The University of Stavanger is in a region with a dominant offshore oil and gas industry, which due to both climate change and declining reserves is not sustainable in the long run. The region therefore faces a massive challenge of restructuring its economy towards a more diversified and sustainable industry mix. Besides the challenges imposed by lockdown for many industries, COVID-19 also led to a steep fall in oil prices and a rapid drop in investments in the industry, with many companies going bankrupt or laying off workers.
At the university, we sought to address the short-term consequences of the lockdown by creating new educational offerings for laid-off workers and by collaborating with regional companies on innovation projects to help them find a way out of the crisis.
In the longer term, we recognise that restructuring the regional economy also requires a concerted effort, which must involve the university. Green restructuring is therefore the main headline of the university’s strategy for the next ten years.
“The university needs to be an active partner for the region in the development of new industries and the transformation of existing ones.”
Many universities and regions look to Stanford and Silicon Valley for inspiration on how to do this. And the credentials of Stanford in the development of the IT and biotech industries are impressive indeed. But we are not sure this is the best approach for a university and a region such as ours. Most regions are not like Silicon Valley, and most industries are not like IT or biotech. Hence, new industry creation is only very rarely the result of new scientific breakthroughs. More often, it is the result either of internal processes of branching from related industries in the region, where knowledge from different industries is combined in new ways, or of the region attracting new activities from outside.

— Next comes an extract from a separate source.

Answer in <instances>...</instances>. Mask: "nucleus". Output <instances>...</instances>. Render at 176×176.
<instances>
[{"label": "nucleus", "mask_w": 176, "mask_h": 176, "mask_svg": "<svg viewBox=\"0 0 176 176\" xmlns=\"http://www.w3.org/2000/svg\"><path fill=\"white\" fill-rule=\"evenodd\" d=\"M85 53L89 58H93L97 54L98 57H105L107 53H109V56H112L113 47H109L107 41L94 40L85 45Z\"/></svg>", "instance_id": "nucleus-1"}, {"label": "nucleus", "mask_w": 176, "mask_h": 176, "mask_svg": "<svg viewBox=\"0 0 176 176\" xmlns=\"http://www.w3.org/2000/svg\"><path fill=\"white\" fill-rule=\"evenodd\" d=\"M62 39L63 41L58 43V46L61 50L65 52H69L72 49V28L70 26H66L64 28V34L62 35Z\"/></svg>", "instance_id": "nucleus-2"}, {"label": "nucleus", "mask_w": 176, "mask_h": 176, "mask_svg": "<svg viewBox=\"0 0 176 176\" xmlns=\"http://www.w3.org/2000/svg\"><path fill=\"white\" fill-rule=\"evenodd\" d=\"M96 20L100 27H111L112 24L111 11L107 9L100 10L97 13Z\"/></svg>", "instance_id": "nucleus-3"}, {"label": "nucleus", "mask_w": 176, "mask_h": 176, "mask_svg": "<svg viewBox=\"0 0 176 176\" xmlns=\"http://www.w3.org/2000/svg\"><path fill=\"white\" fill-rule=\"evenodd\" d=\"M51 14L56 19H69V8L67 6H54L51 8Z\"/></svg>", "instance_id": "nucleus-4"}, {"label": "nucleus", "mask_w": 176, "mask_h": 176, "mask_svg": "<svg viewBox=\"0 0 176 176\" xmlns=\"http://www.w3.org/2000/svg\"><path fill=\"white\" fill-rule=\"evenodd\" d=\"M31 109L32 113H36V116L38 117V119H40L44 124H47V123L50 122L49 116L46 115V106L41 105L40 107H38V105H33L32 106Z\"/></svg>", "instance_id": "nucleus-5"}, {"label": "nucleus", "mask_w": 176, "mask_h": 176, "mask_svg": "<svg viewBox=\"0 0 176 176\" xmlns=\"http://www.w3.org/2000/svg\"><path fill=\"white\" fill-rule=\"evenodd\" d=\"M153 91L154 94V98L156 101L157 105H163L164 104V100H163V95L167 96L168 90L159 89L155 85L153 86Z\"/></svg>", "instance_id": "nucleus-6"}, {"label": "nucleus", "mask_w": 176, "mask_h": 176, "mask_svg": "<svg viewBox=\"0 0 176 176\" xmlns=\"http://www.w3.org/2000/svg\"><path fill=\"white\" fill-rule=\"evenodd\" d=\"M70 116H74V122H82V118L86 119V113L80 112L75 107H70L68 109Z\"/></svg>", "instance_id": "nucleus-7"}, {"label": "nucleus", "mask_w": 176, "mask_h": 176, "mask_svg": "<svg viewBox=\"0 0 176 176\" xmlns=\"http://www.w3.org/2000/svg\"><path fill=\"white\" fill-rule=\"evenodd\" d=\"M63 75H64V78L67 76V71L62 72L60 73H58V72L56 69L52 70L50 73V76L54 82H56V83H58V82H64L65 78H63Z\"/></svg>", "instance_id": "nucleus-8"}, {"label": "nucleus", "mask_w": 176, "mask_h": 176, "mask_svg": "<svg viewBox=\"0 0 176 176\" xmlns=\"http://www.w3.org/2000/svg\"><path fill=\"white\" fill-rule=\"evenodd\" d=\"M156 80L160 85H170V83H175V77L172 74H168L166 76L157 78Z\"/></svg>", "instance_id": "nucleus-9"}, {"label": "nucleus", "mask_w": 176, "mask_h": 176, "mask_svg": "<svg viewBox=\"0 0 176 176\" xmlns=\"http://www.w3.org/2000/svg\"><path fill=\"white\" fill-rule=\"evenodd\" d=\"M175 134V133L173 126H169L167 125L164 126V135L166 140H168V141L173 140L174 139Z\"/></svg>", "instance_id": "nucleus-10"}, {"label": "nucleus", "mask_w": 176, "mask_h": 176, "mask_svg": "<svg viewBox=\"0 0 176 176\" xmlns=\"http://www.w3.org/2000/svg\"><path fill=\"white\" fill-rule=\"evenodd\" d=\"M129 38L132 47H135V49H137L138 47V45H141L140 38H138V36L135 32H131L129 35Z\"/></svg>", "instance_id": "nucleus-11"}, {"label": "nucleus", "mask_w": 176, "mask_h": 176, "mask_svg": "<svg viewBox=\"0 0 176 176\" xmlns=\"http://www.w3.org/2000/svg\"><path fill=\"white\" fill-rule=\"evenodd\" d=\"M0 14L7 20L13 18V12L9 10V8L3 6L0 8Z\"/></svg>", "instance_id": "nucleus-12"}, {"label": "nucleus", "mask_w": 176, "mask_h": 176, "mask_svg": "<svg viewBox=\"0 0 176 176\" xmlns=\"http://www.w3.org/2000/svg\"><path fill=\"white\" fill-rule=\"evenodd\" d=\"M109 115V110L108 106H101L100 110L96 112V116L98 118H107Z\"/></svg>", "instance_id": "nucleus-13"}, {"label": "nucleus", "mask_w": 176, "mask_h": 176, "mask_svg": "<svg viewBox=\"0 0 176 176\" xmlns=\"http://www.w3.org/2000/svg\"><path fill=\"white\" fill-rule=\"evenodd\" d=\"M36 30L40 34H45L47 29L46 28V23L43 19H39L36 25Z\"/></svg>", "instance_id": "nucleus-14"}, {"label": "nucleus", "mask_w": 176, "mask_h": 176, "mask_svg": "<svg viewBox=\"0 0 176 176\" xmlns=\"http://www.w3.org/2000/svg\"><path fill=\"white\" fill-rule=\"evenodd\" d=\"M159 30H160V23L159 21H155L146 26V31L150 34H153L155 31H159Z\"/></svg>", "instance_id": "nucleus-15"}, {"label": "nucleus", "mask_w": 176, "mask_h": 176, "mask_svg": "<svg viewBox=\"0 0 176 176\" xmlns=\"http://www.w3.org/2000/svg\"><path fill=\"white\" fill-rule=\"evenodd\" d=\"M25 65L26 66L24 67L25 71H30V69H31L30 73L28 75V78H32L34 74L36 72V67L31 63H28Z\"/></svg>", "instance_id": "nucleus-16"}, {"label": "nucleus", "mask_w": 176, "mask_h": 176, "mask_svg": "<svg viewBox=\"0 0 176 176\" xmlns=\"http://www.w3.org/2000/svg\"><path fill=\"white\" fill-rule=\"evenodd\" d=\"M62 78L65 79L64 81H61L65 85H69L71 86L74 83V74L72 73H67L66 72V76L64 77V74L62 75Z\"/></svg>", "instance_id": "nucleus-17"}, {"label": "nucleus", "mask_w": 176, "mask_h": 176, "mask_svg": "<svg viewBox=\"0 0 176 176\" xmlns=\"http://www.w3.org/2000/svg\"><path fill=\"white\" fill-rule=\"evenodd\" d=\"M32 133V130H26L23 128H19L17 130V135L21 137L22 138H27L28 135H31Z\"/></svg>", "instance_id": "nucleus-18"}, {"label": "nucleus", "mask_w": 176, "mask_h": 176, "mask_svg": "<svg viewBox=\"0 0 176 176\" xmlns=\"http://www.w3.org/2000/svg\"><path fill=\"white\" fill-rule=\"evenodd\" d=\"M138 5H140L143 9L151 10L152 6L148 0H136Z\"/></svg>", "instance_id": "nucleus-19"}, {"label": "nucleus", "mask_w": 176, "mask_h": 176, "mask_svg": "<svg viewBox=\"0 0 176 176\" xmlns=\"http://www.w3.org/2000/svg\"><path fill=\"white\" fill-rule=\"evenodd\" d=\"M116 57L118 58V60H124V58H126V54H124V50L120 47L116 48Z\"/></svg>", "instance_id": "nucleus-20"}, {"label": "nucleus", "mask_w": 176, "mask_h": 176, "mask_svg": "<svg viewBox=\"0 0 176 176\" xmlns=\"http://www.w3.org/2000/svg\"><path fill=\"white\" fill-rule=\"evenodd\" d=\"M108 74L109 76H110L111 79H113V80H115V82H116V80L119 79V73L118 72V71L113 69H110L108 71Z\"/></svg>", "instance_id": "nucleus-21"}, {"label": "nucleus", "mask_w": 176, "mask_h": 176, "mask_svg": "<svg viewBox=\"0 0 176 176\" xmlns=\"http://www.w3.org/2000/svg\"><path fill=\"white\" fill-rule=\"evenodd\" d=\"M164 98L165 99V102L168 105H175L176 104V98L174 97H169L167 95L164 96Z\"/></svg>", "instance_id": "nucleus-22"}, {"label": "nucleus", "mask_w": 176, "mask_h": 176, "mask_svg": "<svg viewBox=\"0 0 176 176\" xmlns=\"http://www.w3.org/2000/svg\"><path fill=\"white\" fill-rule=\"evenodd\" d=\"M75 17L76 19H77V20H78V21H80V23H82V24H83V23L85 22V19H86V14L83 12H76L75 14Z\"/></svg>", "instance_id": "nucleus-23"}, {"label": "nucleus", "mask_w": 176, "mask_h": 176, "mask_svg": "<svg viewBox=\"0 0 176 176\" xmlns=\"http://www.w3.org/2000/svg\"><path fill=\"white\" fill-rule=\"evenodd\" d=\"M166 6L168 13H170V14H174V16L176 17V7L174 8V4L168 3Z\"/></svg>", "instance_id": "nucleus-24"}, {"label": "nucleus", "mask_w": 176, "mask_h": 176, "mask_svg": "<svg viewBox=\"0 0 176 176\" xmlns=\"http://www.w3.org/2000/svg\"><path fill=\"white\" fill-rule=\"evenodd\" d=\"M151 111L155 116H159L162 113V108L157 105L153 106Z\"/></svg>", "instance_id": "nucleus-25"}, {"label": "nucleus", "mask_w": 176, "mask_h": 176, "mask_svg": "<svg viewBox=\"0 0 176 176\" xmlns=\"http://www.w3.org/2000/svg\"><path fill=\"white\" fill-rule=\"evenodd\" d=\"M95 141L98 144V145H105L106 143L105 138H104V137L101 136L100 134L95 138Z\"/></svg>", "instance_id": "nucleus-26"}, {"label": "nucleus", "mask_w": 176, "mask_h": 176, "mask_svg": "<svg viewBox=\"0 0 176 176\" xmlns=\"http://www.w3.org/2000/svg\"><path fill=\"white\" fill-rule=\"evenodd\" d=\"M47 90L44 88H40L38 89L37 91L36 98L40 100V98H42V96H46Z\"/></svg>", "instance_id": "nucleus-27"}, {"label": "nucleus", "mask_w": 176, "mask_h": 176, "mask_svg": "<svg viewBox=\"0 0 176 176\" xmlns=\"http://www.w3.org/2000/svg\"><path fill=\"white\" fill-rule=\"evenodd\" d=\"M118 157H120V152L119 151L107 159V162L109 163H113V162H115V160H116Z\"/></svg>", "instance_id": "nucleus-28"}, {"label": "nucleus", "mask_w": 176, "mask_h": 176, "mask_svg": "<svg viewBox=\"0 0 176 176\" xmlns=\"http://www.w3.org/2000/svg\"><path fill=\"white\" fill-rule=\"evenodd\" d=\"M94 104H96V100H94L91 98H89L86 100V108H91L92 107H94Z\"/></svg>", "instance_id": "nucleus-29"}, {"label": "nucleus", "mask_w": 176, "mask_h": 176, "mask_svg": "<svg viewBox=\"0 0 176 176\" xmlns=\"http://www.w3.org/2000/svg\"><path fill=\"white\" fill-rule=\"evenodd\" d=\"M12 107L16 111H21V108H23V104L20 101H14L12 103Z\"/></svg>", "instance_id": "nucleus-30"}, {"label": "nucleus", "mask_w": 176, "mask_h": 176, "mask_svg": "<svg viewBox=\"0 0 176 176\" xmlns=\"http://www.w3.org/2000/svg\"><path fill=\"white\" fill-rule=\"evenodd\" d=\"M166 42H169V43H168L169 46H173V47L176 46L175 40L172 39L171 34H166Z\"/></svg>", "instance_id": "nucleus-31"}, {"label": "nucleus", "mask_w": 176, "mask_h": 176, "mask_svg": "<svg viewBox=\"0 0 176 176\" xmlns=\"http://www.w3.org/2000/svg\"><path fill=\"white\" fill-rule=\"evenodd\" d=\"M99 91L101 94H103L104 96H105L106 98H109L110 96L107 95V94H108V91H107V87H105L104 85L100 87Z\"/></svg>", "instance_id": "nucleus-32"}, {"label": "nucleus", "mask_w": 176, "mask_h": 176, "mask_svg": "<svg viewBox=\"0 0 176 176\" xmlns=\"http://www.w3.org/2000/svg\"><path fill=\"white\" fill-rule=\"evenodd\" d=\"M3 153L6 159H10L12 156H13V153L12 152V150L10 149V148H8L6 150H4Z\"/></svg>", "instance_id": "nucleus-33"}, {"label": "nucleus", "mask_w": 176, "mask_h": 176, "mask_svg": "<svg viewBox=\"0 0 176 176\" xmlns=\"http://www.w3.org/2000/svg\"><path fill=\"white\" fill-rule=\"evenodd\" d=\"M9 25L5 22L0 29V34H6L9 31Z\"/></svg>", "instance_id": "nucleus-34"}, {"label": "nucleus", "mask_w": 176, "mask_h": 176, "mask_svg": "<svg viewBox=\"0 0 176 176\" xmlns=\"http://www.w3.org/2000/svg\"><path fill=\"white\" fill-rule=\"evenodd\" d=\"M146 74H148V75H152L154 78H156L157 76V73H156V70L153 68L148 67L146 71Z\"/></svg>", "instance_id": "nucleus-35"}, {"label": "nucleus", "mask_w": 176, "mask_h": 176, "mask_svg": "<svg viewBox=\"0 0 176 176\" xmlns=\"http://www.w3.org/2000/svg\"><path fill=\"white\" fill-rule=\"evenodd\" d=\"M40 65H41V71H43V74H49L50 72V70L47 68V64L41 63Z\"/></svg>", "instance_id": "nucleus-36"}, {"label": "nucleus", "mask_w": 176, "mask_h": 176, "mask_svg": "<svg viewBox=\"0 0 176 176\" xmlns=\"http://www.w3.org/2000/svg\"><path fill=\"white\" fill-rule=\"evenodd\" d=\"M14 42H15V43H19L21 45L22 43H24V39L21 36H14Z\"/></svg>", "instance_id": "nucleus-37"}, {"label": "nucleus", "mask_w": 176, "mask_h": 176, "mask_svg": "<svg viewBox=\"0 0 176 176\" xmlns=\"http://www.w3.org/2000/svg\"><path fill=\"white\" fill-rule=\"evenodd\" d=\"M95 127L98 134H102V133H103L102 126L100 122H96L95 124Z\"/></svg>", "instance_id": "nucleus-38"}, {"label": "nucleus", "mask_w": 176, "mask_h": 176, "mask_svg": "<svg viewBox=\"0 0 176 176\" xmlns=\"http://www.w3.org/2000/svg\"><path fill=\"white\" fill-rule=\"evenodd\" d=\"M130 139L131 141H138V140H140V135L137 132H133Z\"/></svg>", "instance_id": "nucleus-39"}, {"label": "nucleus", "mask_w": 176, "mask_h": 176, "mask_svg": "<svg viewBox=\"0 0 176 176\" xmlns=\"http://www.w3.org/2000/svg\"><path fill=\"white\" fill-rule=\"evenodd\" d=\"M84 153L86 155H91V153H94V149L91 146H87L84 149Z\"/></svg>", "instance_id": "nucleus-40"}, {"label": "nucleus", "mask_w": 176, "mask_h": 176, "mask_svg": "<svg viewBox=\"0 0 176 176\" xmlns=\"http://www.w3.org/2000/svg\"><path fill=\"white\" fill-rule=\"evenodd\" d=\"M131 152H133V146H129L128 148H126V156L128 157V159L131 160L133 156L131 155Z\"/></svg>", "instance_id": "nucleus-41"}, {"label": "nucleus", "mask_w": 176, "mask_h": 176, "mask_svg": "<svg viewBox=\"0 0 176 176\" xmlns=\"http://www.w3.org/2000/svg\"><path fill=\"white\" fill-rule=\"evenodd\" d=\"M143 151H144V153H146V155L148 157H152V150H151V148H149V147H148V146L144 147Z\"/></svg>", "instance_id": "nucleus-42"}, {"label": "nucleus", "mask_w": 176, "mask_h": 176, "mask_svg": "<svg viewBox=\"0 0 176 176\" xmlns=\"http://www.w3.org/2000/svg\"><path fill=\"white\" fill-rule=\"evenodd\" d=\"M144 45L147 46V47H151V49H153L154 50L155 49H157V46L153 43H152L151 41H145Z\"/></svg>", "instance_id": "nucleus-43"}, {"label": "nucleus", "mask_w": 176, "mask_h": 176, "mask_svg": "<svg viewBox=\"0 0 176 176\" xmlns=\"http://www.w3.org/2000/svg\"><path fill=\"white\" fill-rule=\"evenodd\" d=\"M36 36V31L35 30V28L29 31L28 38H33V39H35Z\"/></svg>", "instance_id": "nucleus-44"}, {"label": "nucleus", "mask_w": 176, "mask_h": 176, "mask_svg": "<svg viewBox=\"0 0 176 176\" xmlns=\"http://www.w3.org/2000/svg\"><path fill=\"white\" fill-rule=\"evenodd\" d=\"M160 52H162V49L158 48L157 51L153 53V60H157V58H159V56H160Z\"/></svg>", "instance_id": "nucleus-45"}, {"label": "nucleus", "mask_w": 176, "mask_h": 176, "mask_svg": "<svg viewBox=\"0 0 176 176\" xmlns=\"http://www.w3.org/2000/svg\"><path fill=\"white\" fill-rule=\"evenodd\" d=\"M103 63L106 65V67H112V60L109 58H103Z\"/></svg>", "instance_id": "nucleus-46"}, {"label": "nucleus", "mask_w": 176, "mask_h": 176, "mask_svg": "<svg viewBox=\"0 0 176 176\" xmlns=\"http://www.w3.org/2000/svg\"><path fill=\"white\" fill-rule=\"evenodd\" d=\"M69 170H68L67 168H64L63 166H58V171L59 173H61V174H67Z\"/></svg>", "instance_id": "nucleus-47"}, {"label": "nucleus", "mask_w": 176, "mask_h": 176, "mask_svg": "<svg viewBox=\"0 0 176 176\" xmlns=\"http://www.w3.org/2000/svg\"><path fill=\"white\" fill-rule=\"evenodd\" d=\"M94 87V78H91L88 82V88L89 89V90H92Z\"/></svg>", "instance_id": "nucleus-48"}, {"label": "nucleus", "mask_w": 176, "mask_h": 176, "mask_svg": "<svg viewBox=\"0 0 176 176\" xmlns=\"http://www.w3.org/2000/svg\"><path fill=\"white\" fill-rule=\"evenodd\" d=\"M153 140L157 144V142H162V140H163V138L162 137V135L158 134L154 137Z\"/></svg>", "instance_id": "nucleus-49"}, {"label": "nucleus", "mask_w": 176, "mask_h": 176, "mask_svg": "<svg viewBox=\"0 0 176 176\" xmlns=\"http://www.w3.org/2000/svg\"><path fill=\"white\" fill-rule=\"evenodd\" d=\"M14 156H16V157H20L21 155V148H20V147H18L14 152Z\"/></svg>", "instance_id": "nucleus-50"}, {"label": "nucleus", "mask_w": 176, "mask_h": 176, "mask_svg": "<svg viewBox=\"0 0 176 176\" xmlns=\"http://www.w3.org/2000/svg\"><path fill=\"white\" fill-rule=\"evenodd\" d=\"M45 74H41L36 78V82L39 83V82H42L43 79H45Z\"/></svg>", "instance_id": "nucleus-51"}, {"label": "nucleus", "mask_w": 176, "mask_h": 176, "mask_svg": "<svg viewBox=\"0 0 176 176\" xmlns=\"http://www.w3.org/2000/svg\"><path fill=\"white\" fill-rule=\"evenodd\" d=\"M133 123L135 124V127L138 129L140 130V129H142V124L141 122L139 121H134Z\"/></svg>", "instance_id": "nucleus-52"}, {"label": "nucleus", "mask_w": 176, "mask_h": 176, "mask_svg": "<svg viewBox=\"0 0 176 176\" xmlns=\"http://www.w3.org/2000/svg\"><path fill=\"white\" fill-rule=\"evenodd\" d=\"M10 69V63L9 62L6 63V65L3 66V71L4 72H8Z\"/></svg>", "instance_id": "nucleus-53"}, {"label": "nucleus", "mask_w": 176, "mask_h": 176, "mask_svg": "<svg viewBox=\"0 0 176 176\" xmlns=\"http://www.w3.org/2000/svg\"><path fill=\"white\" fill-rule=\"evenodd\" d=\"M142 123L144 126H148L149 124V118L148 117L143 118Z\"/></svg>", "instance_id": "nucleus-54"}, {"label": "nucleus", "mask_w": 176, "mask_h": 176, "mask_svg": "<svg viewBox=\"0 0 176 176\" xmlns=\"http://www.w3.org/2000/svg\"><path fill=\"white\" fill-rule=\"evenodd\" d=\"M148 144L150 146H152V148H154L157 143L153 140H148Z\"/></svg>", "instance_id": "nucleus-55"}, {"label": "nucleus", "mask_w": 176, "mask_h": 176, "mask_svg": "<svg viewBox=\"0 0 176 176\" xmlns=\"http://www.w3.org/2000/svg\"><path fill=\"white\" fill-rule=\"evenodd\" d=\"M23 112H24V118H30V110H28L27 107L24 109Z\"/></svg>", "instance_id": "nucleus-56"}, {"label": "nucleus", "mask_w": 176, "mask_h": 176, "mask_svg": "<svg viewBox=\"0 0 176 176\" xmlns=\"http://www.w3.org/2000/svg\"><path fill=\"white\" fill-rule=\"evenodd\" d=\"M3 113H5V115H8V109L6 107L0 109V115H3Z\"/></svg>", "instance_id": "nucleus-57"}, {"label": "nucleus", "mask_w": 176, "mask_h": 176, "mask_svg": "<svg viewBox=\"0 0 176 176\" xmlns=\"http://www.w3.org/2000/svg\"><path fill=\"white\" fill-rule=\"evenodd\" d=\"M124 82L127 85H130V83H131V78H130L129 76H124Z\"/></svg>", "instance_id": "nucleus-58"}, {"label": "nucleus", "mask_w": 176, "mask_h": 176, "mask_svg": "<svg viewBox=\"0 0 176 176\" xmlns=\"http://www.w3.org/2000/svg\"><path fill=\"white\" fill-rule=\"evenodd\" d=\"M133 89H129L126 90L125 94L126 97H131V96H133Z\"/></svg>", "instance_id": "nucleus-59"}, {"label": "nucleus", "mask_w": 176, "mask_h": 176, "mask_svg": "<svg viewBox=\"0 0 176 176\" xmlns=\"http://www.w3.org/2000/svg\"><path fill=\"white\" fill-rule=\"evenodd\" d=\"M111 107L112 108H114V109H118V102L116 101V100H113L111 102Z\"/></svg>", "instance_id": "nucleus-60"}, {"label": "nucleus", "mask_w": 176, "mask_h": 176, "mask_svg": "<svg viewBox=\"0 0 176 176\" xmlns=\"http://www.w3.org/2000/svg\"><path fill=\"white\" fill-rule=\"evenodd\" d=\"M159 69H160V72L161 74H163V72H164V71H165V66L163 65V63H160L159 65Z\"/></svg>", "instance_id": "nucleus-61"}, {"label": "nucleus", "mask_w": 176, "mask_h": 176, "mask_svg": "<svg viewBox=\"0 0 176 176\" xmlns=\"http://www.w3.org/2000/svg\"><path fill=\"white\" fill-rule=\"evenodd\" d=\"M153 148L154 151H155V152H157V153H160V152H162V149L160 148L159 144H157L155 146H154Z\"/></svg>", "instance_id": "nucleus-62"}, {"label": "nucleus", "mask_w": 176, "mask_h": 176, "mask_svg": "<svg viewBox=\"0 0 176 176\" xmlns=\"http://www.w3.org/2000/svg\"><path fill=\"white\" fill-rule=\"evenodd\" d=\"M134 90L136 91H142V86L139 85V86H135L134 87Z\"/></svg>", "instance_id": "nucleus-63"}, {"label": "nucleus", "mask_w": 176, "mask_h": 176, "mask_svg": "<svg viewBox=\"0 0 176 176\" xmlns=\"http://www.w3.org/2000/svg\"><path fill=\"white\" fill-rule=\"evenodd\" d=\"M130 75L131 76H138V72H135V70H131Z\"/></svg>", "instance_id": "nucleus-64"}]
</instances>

In these processes, we see the university as a connector across different stakeholders and as a magnet for new talent. The university can be a neutral arena, independent of industries and between the private and public sector. We can enable collaboration between diverse actors to stimulate new combinations. We are also embedded in global knowledge networks which can bring knowledge from the outside into the regional innovation ecosystem. All these roles require broad and meaningful engagement with society.
Alongside this support function, we also need to provide an arena for critical reflection on the consequences of restructuring. Economic restructuring can be a painful process, and its costs are not evenly distributed. The university must also do research on how to manage restructuring fairly and with regard for its social costs.
This adds up to a multi-faceted role, involving technical as well as social sciences and humanities research, education, innovation and outreach activities. Mobilising all branches of the university will therefore be crucial for the success of the university and the region in this process.
Rune Dahl Fitjar is the Pro-rector for Innovation and Society at the University of Stavanger. He has been a Professor in Innovation Studies at the UiS Business School since 2013. Fitjar received his PhD in Government from the London School of Economics in 2007. He was the project leader for the EU-funded network on The Role of Universities in Innovation and Regional Development (RUNIN) from 2016 to 2020.